Vyleen White's family and African community urge peace

The daughter of a 70-year-old grandmother fatally stabbed outside a Brisbane shopping centre has issued an emotional plea for calm following the shocking attack.

Cindy White joined the Queensland African Communities Council on Thursday, amid rising local tensions after the death of her mother, Vyleen last Saturday.

She said her family had been “torn apart from the heart”, but she didn’t want anger aimed at innocent families.

“Sorry mum, you sort of are in the spotlight now. And, do you know what? If this is for one reason only, it is to pursue peace,” she said.

“People are scared to leave their homes, of all colours … Grandmothers are scared to leave the house.

“I don’t want people to live in fear. But because of the stuff I have had to go through, live today as if it is your loss. Tell people you love them.”

Vyleen White died after being stabbed in the chest during an alleged robbery at Redbank Plains in Ipswich. The incident occurred in front of her six-year-old granddaughter, who rushed to summon help.

Five teenagers – aged 15 and 16 – have been arrested in connection with the incident. A 16-year-old boy has been charged with White’s murder.

vyleen white ipswich

Five teenage boys have been charged in relation to Vyleen White’s allegedly stolen car.

At least some of those accused over the violent incident are of African heritage, which has sparked community tension.

Queensland African Communities Council Beny Bol said members of the broader African community had experienced verbal abuse and attacks on social media.

“‘Go back, you’re the monkeys, you shouldn’t be in this country, pack all of your stuff and go back to your country’ – you can imagine how that’s affecting people everywhere,” he said.

“What you see is people living within the community trying to find who to blame because they’re trying to find some answers.

“The support that’s been pouring out has been overwhelming. A tiny number of people making those comments with very loud voices should not take the attention away from that.”

Cindy White said the families of the arrested teens were “heartbroken”.

“They came [to Australia] because of their children, they wanted a future for their children,” he said.

“They feel judged, misunderstood, people don’t know what they’re going through.

“These are parents and families who want to see everybody happy, living in peace, and children growing up in peace and enjoying life … they feel so disempowered and confused.”

White said there were always going to be “rogue kids”.

“It doesn’t matter what colour, there are always going to be troublemakers somewhere.
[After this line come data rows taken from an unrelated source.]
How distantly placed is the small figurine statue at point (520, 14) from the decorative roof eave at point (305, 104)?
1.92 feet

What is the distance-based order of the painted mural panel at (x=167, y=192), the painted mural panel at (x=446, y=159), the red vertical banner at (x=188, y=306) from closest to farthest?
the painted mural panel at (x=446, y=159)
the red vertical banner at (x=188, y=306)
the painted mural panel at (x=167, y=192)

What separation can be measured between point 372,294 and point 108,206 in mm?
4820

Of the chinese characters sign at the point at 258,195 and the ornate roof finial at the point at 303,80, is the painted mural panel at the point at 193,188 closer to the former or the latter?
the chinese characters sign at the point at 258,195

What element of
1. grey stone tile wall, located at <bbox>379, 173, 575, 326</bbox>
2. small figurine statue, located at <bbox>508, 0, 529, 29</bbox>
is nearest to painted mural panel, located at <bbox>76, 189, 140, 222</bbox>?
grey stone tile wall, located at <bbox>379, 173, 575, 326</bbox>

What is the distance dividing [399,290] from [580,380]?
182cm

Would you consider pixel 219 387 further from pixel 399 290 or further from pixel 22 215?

You don’t judge the whole community by a couple of bad apples,” she said.

Earlier, Queensland Police Deputy Commissioner Shane Chelepy said youth crime was “complex”. But he also expressed his frustration at alleged repeat offenders after it was confirmed the 16-year-old charged with murder was out on bail at the time of the alleged stabbing.

“We get frustrated when we see serious repeat offenders committing more offences … just like the community get frustrated,” he said on Wednesday.

“But like I said, it’s complex. I think we’re doing a good job … we haven’t given up.”

Ryan said no system was perfect.

“Despite everyone’s best efforts … we will always unfortunately have instances where people are impacted by an instance of evil and that devastates us all,” he said.

“There will be times where people look back in hindsight and say, if a different decision was made, there might have been a different outcome.

“But we don’t have the benefit of hindsight.”

He said Queensland had the nation’s strongest youth justice reforms, citing the presumption against bail laws for repeat offenders. But he urged magistrates to use “the tools in their toolbox” and reflect community expectation when dealing with repeat offenders.

“We have seen in recent times court behaviour change,” he said.

“That’s why we’ve got full detention centres, that’s why we’ve got full watch houses because courts are remanding serious recidivists in custody.

“But I encourage those that aren’t to … use the tools in their toolbox, which are strong and measured and reflect the community expectation that the community should be protected from serious recidivists.”

Floral tributes continue to arrive at Redbank Plains shopping centre for White, while almost $24,000 has been raised for her family by a GoFundMe account.

Ryan said the stabbing had destroyed a family and affected not only a community but the whole state.

“I don’t think anyone will ever fully heal, anyone will fully ever get over this act of evil … inflicted on that poor lady and her family,” he said.